Reiner terlihat sedikit kesal namun tak menunjukkannya di muka umum. Ia hanya melirik Rachel yang kini di tarik oleh Helen yang wajahnya mengerut.
"Maafkan Rachel, tuan." kata Helen menatap sungkan Reiner. Lalu sejurus kemudian berbisik kesal pada Rachel. "Kenapa kau berkata seperti itu, cepat minta maaf!"
Tapi Rachel masih diam. Membuat Helen segera mencubit tangan Rachel. "Cepat!"
"Maaf!" kata Rachel tanpa menatap mata Reiner. Ia sungguh merasa tak tenang saat ini. Apa yang di mau pria itu sebenarnya. Bukan hal lucu kalau sampai Reiner membawa-bawa keluarganya.
Usai mendengar Rachel meminta maaf, Helen memasang wajah yang sangat manis. Ia menjilat apa yang bisa di jilat. Dan saat kembali larut dalam obrolan, seseorang tiba-tiba datang.
"Ibu, aku cari-cari ternyata di sini. Dimana ay..."
Kesemua orang seketika menoleh sewaktu ada suara wanita yang menginterupsi obrolan mereka. Namun sang empunya terpaksa menjeda suara karena melihat wajah tampan Reiner.
"Ah, Sonia. Kau sudah datang nak?"
Rachel menatap saudara tirinya yang datang dengan wajah tersipu. Sementara Reiner tampak tak perduli dengan siapa yang datang. Lebih tertarik memperhatikan Rachel yang tampak gelisah. Tak tenang barang sejenak.

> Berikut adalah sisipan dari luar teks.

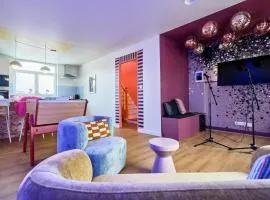 Paillettes fever, maison avec karaoké, 3 chambres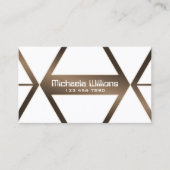 Oogvaring White Geometric Brown Shimmer stijlvol Visitekaartje (Voorkant)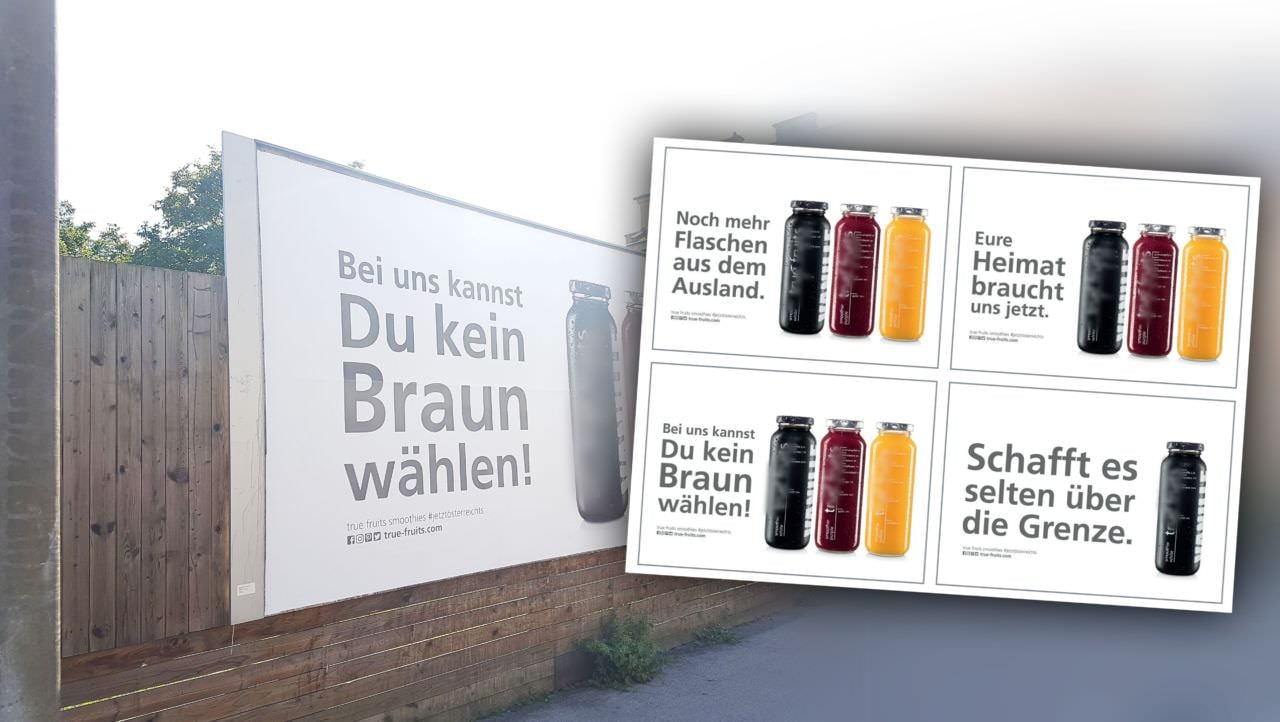 Diese vier Slogans sind auf insgesamt 1.580 Werbeflächen in Österreich verteilt.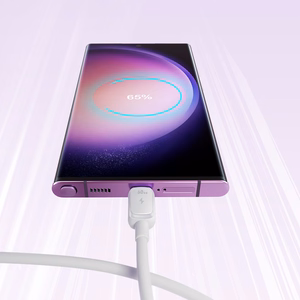 "Joyroom S-A14" USB-C kabelis - USB-C 60W 1,2 m - Baltas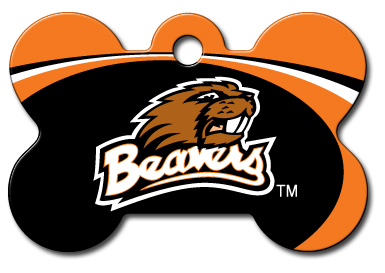Officially Licensed NCAA Oregon State Beavers Pet Tag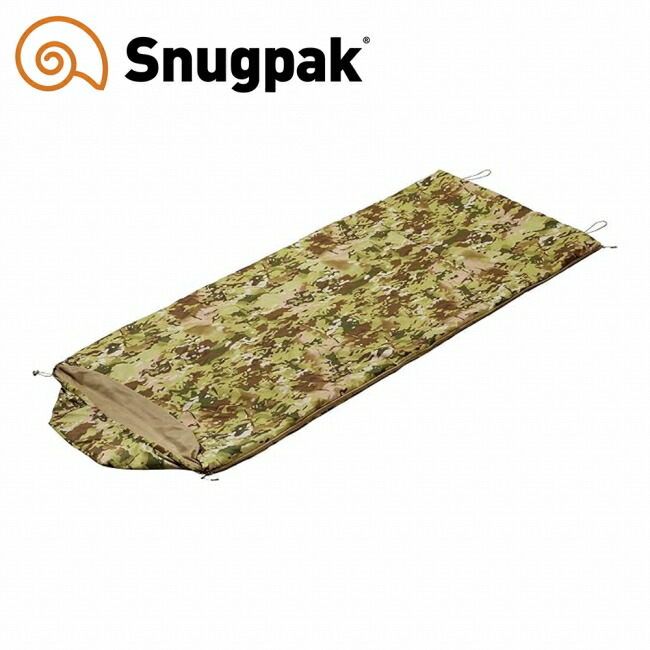 Snugpak スナグパック ジャングルバッグ スクエア ライトジップ テレインカモ SP17791TPC 【 寝袋 シュラフ モスキートネット 軽量 撥水 キャンプ アウトドア 】
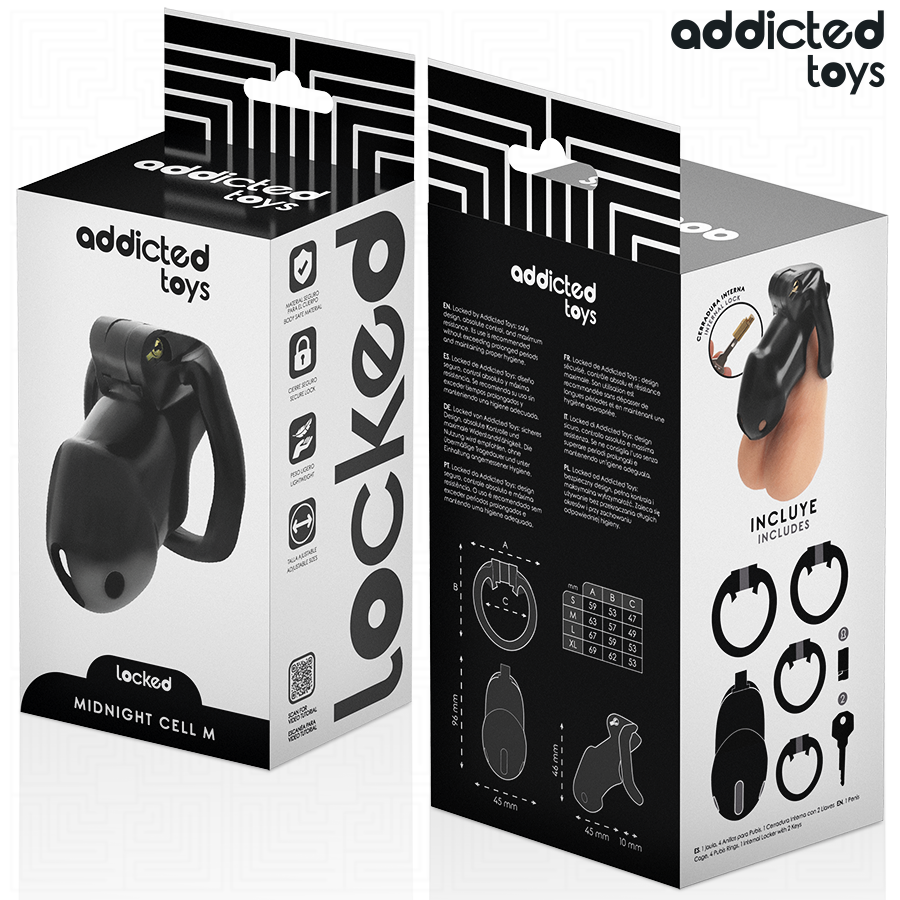Addicted Toys Lockedmindnight Cell Penis Cage 4.2 Cm Size M | Niks.fi verkkokauppa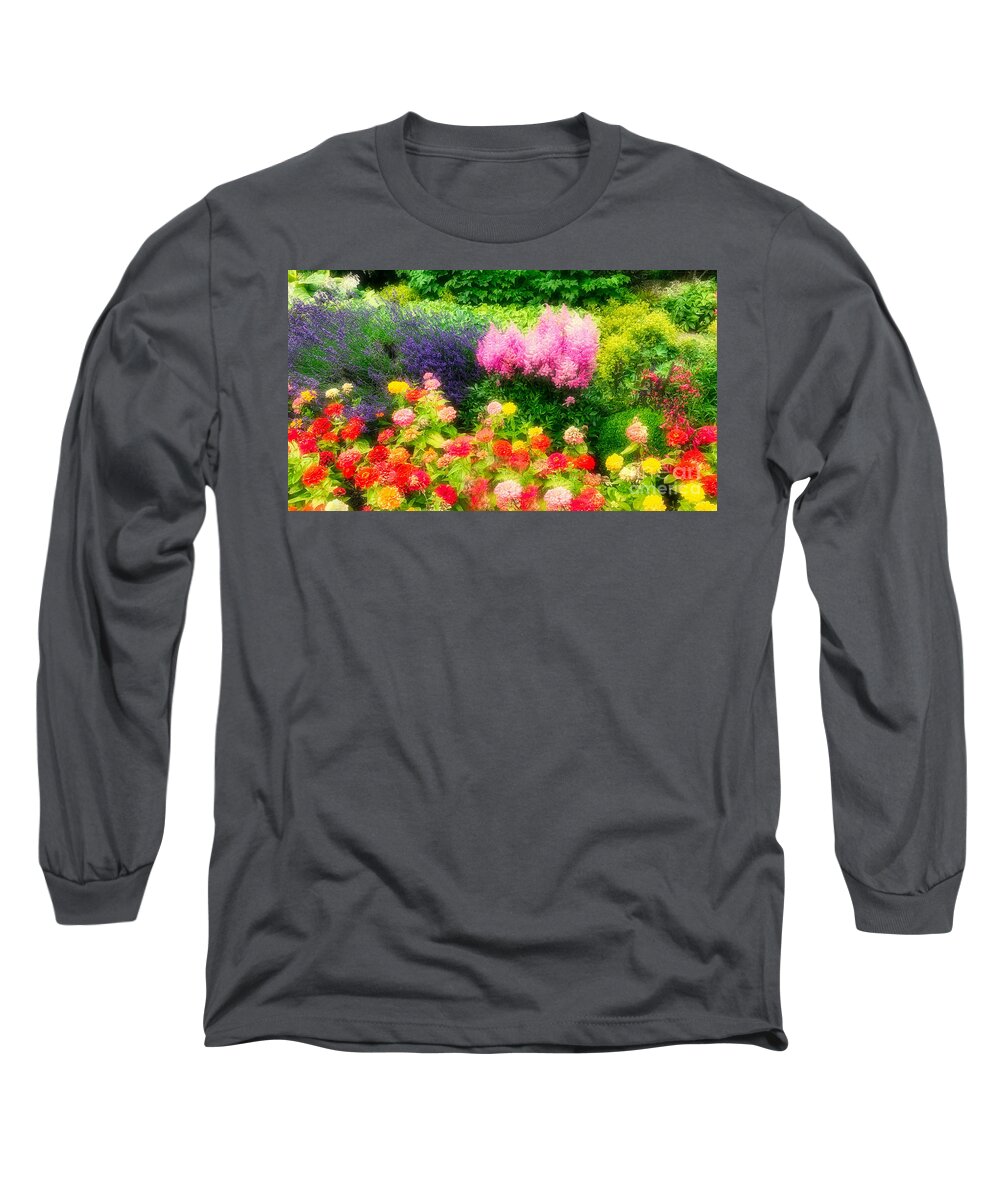 Garden Long Sleeve T-Shirt featuring the photograph Spring Flowers Bouquet by Sal Ahmed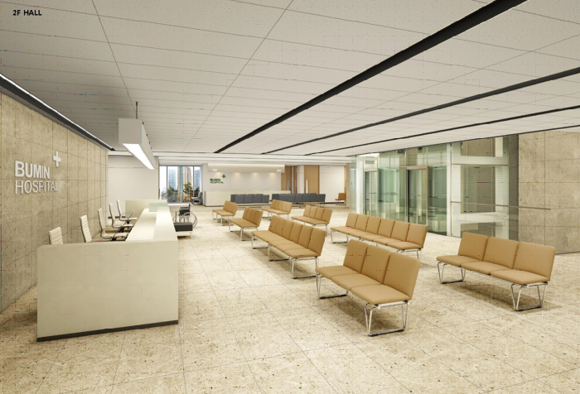 해운대부민병원 내부 조감도.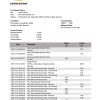 Germany Commerzbank bank statement template in Word and PDF format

"Ah tuan Reiner, kenalkan ini adik Rachel. Sonia, ini tuan Reiner, beliau yang memindahkan ayah ke kamar bagus ini!"
Reiner masih terlihat cuek, sementara Sonia tampak terpukau dengan ketampanan Reiner.
"Maaf, aku mau menemui Ayah dulu!" Rachel pamit. Sebab ia tahu jika ada Sonia Ibunya pasti bakal membandingkan antara dirinya dengan perempuan itu. Dan Rachel tak mau harga dirinya makin di permalukan di hadapan pria jahat itu.